#### Material for the task
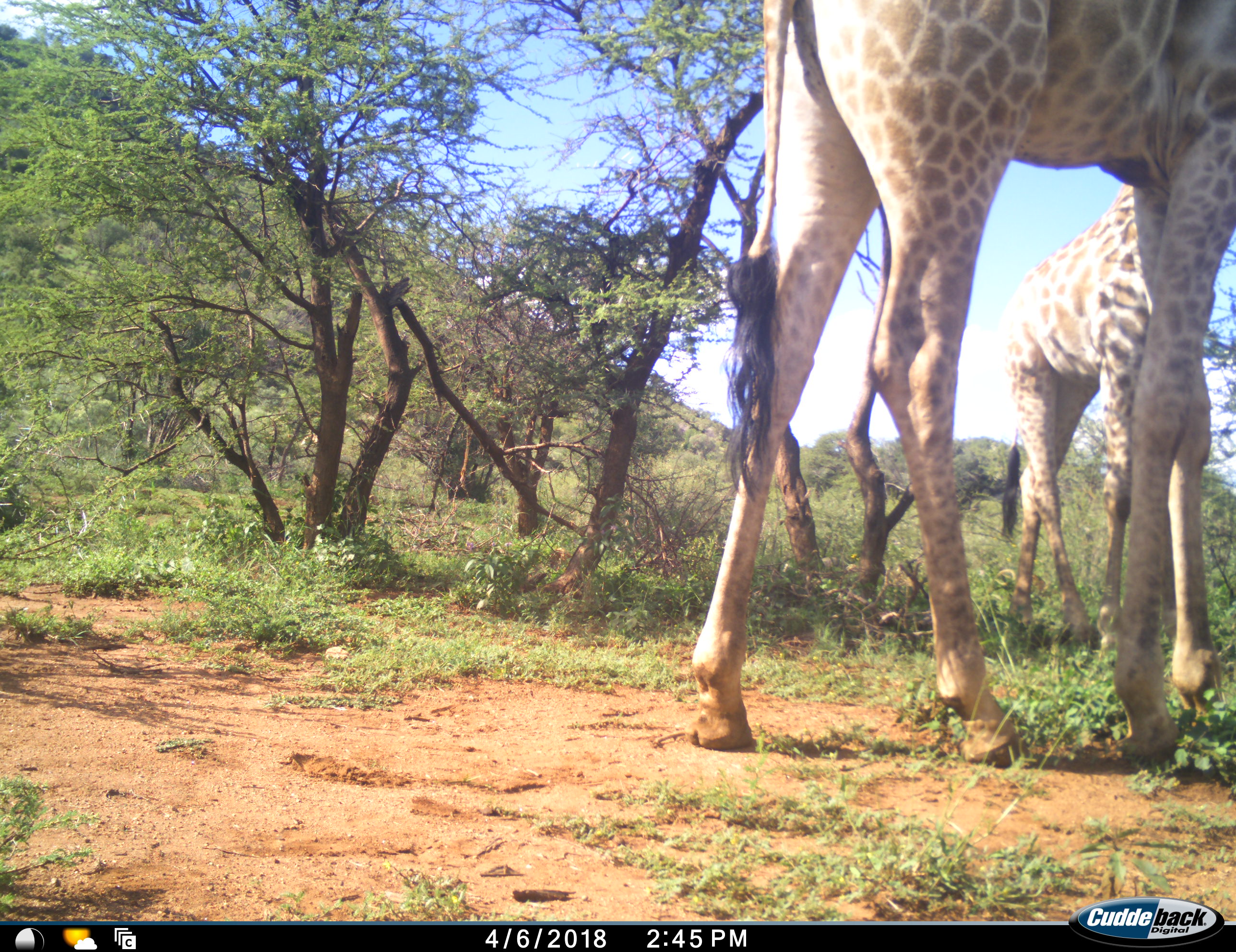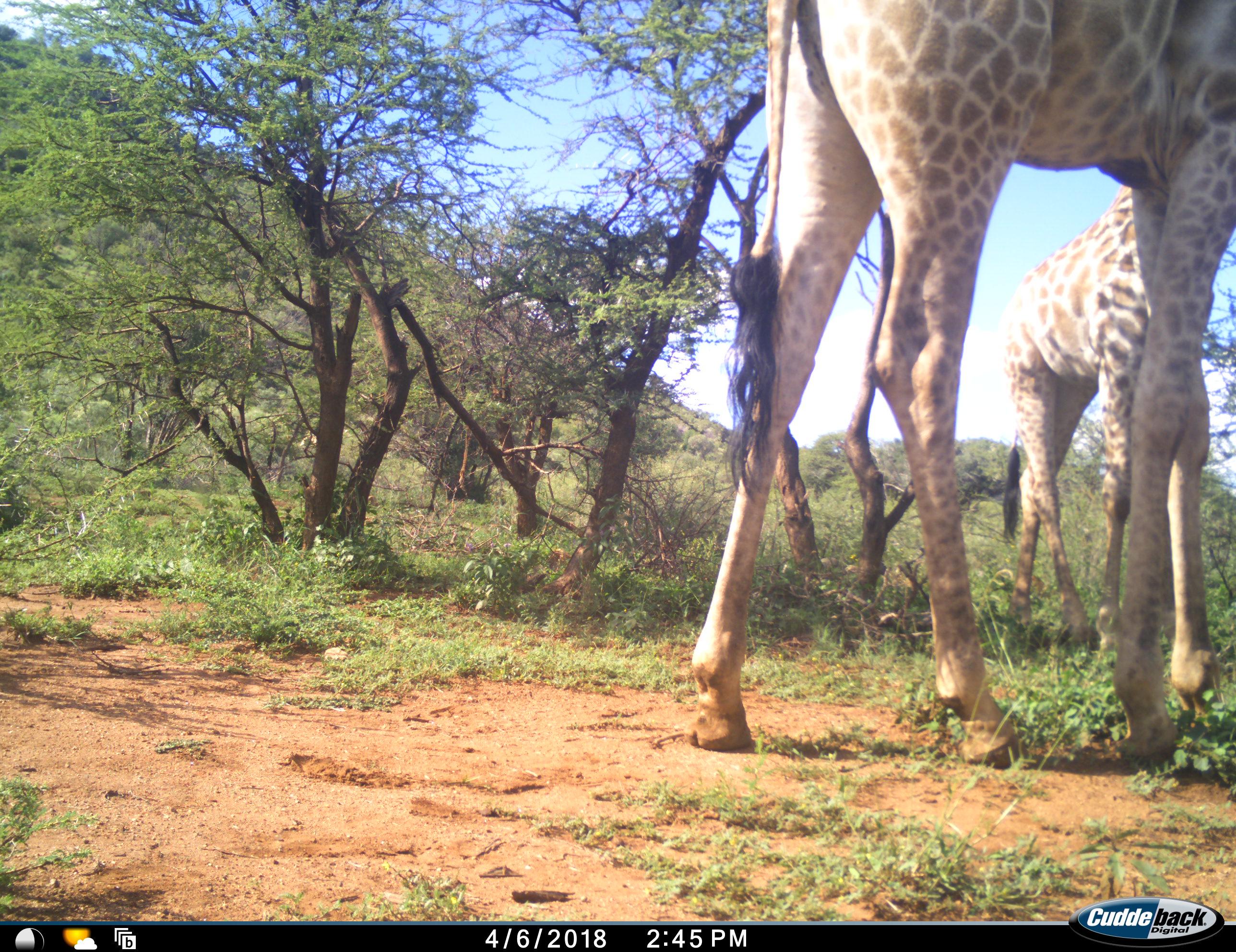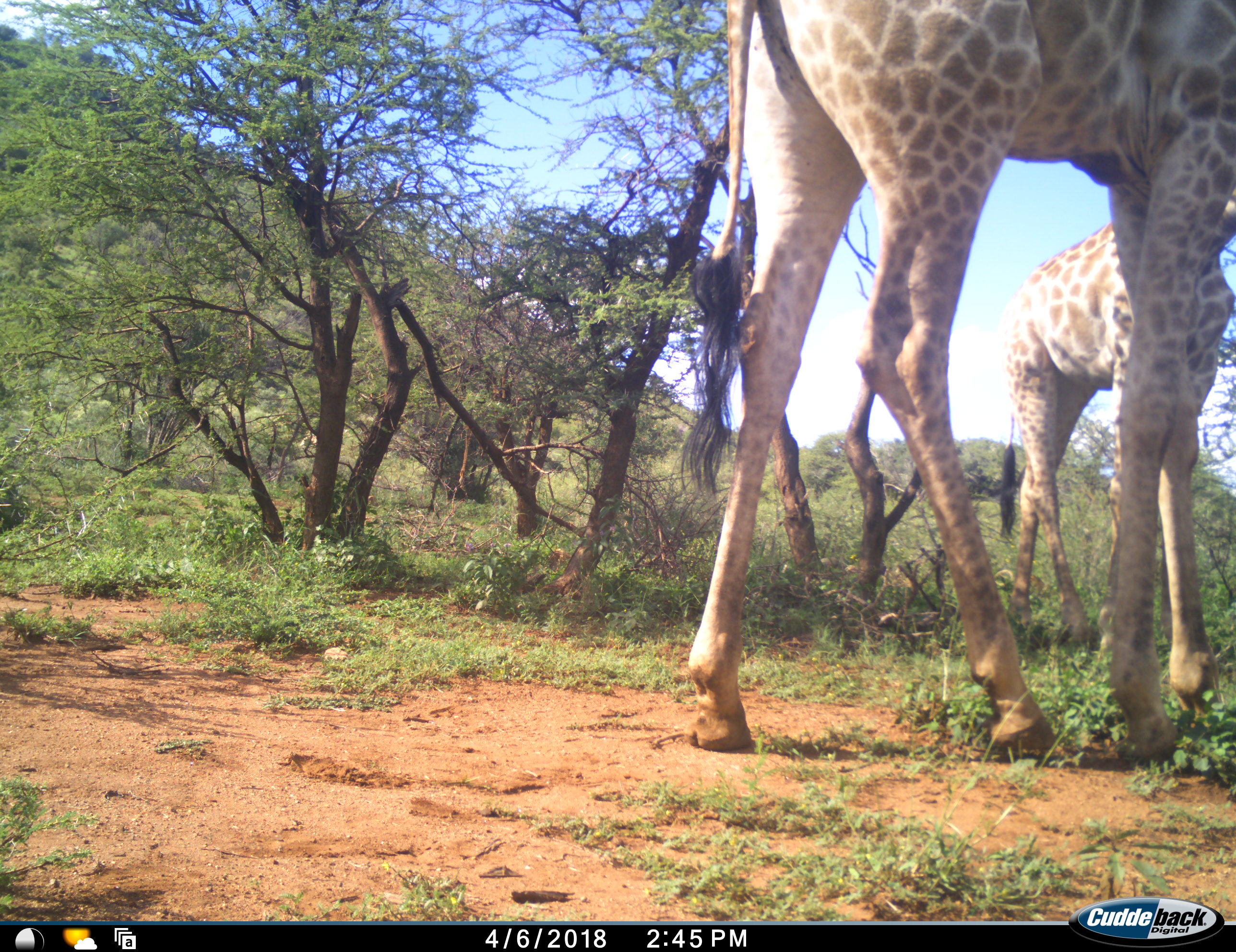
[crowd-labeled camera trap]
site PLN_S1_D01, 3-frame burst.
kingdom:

* * *

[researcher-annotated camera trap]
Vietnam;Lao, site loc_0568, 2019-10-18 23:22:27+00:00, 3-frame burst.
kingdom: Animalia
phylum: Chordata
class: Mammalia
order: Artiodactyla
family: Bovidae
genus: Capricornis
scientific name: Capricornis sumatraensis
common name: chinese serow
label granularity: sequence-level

...

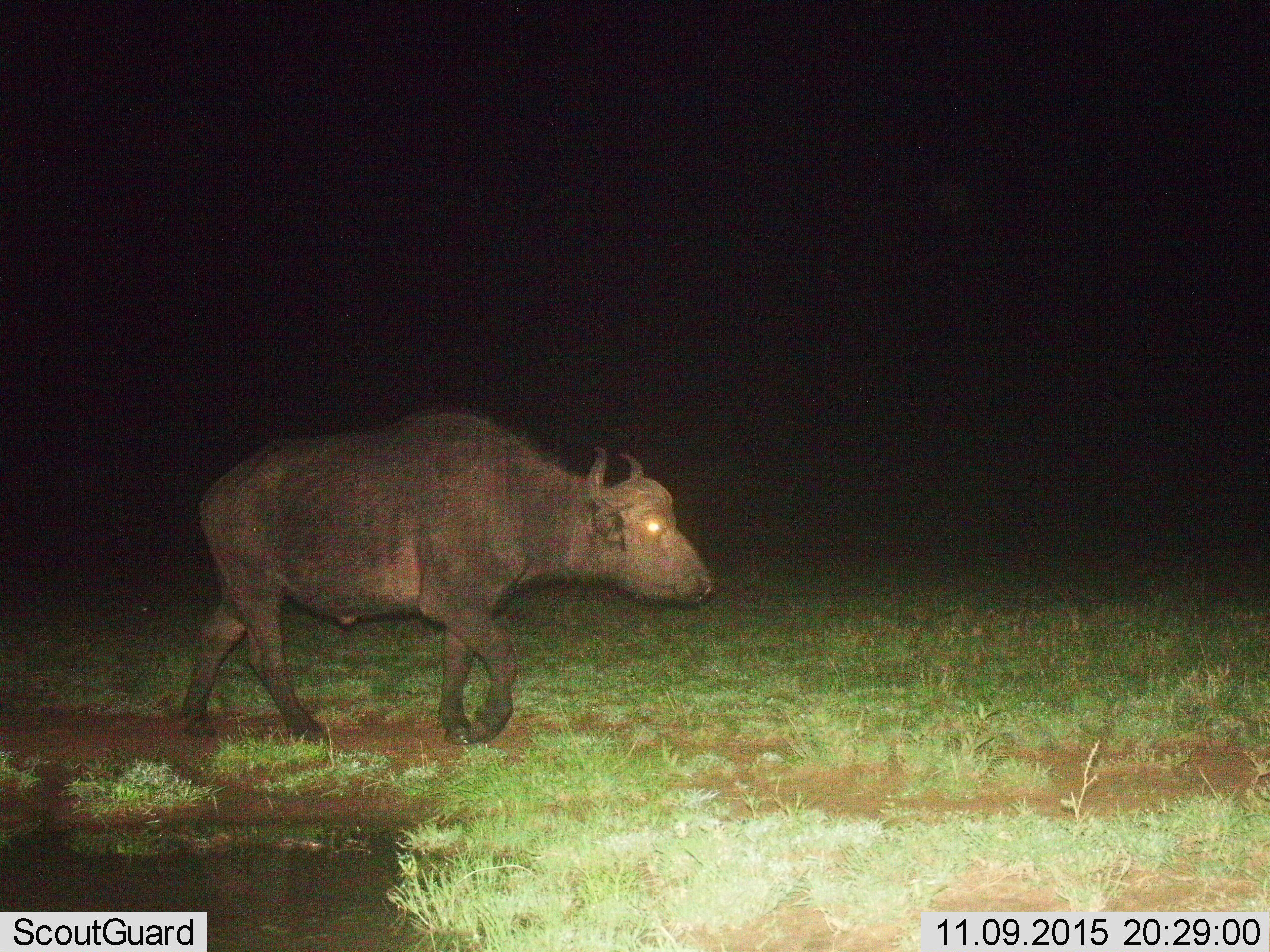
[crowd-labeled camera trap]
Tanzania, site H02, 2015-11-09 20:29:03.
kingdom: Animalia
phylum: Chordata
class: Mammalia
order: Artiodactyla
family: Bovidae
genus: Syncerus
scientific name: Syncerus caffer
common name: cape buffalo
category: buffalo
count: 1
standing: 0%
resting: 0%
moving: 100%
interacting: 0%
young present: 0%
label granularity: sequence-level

#### What you are asked to do
If a line in the listing holds the word "frame", copy it out.

#### Response
site PLN_S1_D01, 3-frame burst.
Vietnam;Lao, site loc_0568, 2019-10-18 23:22:27+00:00, 3-frame burst.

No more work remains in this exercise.